I’ve always been drawn to the reading in our hymnal from Mother Teresa: “Love cannot remain by itself—it has no meaning. Love has to be put into action, and that action is service…. It is not how much we do, but how much love we put into the doing.” For me, these words sum up the ways in which members and friends of this congregation express love for one another and love for the wider world. Our acts of service, large and small, are examples of love put into action.
In Unitarian Universalism, we emphasize the freedom of each person to engage in a responsible search for truth and meaning in their life. As a life-long Unitarian Universalist, I am grateful for this freedom, as it has enabled me to explore my own evolving religious beliefs within the supportive container of this faith tradition. As a child I grew up in a humanist-oriented UU fellowship that our family attended, where there was very little discussion of God that I can remember. I soon came to articulate my identity as an agnostic, at a young age. As a young adult, I found myself looking for something more in my spiritual life. I was seeking a sense of connection to something holy and sacred in the world. When I acknowledged this yearning within myself, opportunities to feel a connection to the holy started to appear in different ways. I started to feel a connection to divine spirit in the most ordinary of experiences.
The first time I taught religious education was as a member of the Unitarian Universalist Society of San Francisco, with the fourth and fifth grade class. I remember feeling excited and nervous about teaching. At times I felt overwhelmed by the energy of the kids in the class. Luckily, my co-teacher worked as a public school teacher, so I was able to learn from her skill and wisdom along the way. Over the year, it was a joy to connect with these amazing children. There were times when I would ask a question about the story we read together, and one of the children would relate the message to their own life experience. I would think to myself, “Wow, they are really understanding this!” It was those moments that sustained me through the year, and helped me get through those more challenging times as well. The experience of teaching religious education is truly a spiritual journey, with highs and lows, and all kinds of learning along the way.
On Martin Luther King, Jr. Sunday, the children and youth of UUCB marched on the lawn outside the church building, holding signs with slogans that proclaimed their vision of beloved community. The sun was shining and the day was glorious. We sang “This Little Light of Mine” together, remembering children who had also marched for justice, in Birmingham, Alabama, 50 years ago during the Civil Rights Movement. The signs had slogans like “Everyone Deserves More Opportunities,” “We Need a Solution to Stopping Pollution,” and “We Want Peace without Violence.” On the following Monday, families came to the Women’s Daytime Drop-In Center to weed, prune and plant beautiful flowers together. The Center provides resources for women and children who are moving from the streets into homes. Our work helped create a beautiful space for them to gather and get the resources and help they need.
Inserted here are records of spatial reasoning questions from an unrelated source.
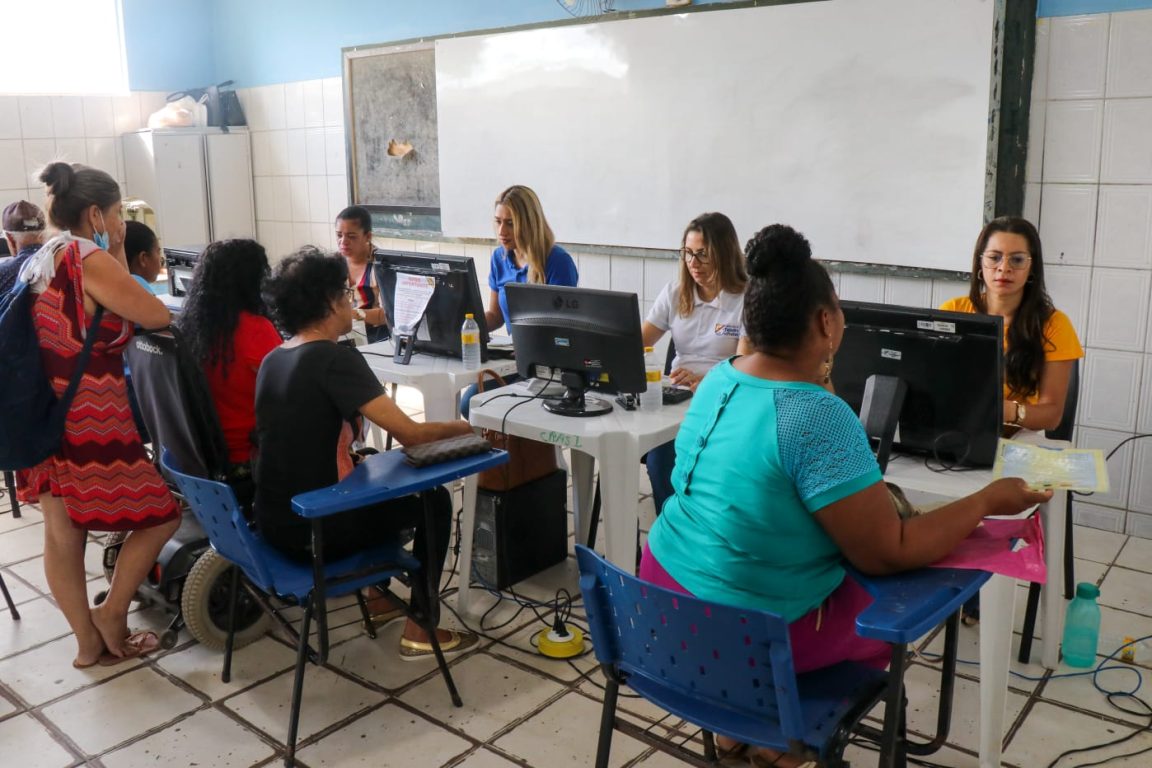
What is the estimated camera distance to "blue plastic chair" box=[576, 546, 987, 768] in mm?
1473

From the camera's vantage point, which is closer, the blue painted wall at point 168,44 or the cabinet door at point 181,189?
the cabinet door at point 181,189

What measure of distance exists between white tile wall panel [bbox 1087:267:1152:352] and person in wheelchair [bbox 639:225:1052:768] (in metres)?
2.07

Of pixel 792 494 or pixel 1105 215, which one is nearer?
pixel 792 494

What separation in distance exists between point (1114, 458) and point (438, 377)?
94.5 inches

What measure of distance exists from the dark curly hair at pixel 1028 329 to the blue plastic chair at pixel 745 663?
4.26 feet

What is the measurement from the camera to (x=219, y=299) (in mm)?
2635

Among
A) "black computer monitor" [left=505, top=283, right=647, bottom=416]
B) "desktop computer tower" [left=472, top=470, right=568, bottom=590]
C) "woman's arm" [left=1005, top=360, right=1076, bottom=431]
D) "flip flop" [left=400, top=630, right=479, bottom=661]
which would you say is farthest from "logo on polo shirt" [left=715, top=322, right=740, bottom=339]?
"flip flop" [left=400, top=630, right=479, bottom=661]

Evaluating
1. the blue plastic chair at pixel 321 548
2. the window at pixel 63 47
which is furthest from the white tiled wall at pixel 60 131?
the blue plastic chair at pixel 321 548

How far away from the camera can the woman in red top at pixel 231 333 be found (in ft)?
8.61

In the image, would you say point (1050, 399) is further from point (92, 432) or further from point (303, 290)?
point (92, 432)

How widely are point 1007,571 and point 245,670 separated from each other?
198 centimetres

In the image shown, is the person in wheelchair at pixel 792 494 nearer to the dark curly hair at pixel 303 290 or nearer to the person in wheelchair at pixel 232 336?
the dark curly hair at pixel 303 290

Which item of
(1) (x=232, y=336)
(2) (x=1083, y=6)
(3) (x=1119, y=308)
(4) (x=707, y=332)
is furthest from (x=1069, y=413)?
(1) (x=232, y=336)

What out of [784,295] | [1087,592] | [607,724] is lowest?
[1087,592]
Have you ever felt like social justice work was just one more item on your long to-do list? I’ll be honest; I have felt this way at times! We know how important these efforts are, and yet it can sometimes seem stressful and overwhelming to fit them into our busy schedules.
As Unitarian Universalists, we affirm the importance of promoting justice, equity and compassion in human relations. So how do we find the strength, the energy and the enthusiasm to help heal our communities and our world? I believe one answer is that we do this work in spiritual community together. By coming together as a community of loving hearts, we can transform this work into an activity that brings more joy and meaning into our own lives.